• **JOB**
Please rewrite the records below with every "camera" changed to "lens" and everything else unchanged.

• **DATA TO USE**
——
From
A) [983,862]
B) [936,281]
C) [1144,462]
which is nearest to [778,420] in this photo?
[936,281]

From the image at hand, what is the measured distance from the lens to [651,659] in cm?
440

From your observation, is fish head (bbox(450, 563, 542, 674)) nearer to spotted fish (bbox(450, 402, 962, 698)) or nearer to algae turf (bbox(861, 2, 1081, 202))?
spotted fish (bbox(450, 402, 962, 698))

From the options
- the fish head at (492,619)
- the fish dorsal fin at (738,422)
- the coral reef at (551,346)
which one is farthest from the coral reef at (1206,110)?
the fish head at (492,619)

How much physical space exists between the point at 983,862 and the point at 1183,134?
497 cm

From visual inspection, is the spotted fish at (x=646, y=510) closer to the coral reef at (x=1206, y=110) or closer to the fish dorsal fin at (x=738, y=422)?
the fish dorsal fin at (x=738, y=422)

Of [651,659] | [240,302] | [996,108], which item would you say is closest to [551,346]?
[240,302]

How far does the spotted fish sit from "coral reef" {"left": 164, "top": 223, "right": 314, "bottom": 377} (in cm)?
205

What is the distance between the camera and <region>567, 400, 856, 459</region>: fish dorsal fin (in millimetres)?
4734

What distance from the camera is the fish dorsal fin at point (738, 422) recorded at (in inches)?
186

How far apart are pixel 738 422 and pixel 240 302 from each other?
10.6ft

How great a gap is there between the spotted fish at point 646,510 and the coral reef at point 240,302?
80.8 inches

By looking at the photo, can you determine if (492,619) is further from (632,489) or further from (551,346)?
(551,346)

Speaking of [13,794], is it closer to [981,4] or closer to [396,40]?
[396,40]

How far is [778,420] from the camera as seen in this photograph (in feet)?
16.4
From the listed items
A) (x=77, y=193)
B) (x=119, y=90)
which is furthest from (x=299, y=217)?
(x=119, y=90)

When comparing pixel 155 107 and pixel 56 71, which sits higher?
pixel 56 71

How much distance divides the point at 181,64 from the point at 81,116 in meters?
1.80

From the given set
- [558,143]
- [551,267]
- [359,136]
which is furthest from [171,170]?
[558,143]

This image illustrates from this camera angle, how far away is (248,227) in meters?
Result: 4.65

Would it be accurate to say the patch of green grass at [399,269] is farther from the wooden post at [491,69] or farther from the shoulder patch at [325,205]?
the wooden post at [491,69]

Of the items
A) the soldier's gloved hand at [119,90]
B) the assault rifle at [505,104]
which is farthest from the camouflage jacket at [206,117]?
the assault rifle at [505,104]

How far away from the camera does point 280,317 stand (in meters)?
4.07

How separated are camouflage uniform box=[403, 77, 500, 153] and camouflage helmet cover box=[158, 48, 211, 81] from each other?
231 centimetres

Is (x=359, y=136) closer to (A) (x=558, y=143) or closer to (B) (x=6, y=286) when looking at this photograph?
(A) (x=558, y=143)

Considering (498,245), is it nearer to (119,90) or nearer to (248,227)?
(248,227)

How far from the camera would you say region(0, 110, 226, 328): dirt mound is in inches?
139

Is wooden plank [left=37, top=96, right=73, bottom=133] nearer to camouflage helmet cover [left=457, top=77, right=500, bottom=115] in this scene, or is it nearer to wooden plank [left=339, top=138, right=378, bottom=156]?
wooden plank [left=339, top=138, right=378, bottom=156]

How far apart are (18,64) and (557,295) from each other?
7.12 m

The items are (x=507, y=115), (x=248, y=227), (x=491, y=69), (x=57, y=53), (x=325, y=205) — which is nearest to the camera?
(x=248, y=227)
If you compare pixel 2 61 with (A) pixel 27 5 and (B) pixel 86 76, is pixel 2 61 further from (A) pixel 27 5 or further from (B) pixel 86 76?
——
• **SOLUTION TO THE EXERCISE**
From
A) [983,862]
B) [936,281]
C) [1144,462]
which is nearest to [778,420] in this photo?
[936,281]

From the image at hand, what is the measured distance from the lens to [651,659] in cm?
440

From your observation, is fish head (bbox(450, 563, 542, 674)) nearer to spotted fish (bbox(450, 402, 962, 698)) or nearer to algae turf (bbox(861, 2, 1081, 202))?
spotted fish (bbox(450, 402, 962, 698))

From the options
- the fish head at (492,619)
- the fish dorsal fin at (738,422)
- the coral reef at (551,346)
which one is farthest from the coral reef at (1206,110)?
the fish head at (492,619)

How much physical space exists between the point at 983,862 and the point at 1183,134?
497 cm

From visual inspection, is the spotted fish at (x=646, y=510) closer to the coral reef at (x=1206, y=110) or closer to the fish dorsal fin at (x=738, y=422)?
the fish dorsal fin at (x=738, y=422)

Of [651,659] | [240,302] | [996,108], which item would you say is closest to [551,346]?
[240,302]

How far does the spotted fish sit from "coral reef" {"left": 164, "top": 223, "right": 314, "bottom": 377} (in cm)?
205

What is the distance between the lens and <region>567, 400, 856, 459</region>: fish dorsal fin (in millimetres)?
4734

What distance from the lens is the fish dorsal fin at point (738, 422) recorded at (in inches)?
186

How far apart are pixel 738 422 and pixel 240 302 from each other?
10.6ft

How great a gap is there between the spotted fish at point 646,510 and the coral reef at point 240,302?
80.8 inches

By looking at the photo, can you determine if (492,619) is further from (632,489) or further from (551,346)?
(551,346)

Speaking of [13,794], is it closer to [981,4] or closer to [396,40]?
[396,40]

How far is [778,420] from the lens as seen in this photograph (in feet)?
16.4
From the listed items
A) (x=77, y=193)
B) (x=119, y=90)
which is furthest from (x=299, y=217)?
(x=119, y=90)

When comparing pixel 155 107 and pixel 56 71, which sits higher?
pixel 56 71

How much distance divides the point at 181,64 from the point at 81,116 in meters?
1.80

From the given set
- [558,143]
- [551,267]
- [359,136]
which is furthest from [171,170]?
[558,143]

This image illustrates from this lens angle, how far away is (248,227) in meters?
Result: 4.65

Would it be accurate to say the patch of green grass at [399,269] is farther from the wooden post at [491,69] or farther from the shoulder patch at [325,205]?
the wooden post at [491,69]

Of the items
A) the soldier's gloved hand at [119,90]
B) the assault rifle at [505,104]
which is farthest from the camouflage jacket at [206,117]?
the assault rifle at [505,104]

How far away from the lens does point 280,317 stand (in meters)?
4.07

How separated are camouflage uniform box=[403, 77, 500, 153] and camouflage helmet cover box=[158, 48, 211, 81] from each other?
231 centimetres

Is (x=359, y=136) closer to (A) (x=558, y=143) or closer to (B) (x=6, y=286) when looking at this photograph?
(A) (x=558, y=143)

Considering (498,245), is it nearer to (119,90) or nearer to (248,227)?
(248,227)

How far from the lens would you say region(0, 110, 226, 328): dirt mound is in inches?
139

Is wooden plank [left=37, top=96, right=73, bottom=133] nearer to camouflage helmet cover [left=457, top=77, right=500, bottom=115] in this scene, or is it nearer to wooden plank [left=339, top=138, right=378, bottom=156]?
wooden plank [left=339, top=138, right=378, bottom=156]

How far apart are (18,64) and (557,295) from each other?
7.12 m

The items are (x=507, y=115), (x=248, y=227), (x=491, y=69), (x=57, y=53), (x=325, y=205) — which is nearest to the lens?
(x=248, y=227)
If you compare pixel 2 61 with (A) pixel 27 5 and (B) pixel 86 76, is pixel 2 61 further from (A) pixel 27 5 or further from (B) pixel 86 76?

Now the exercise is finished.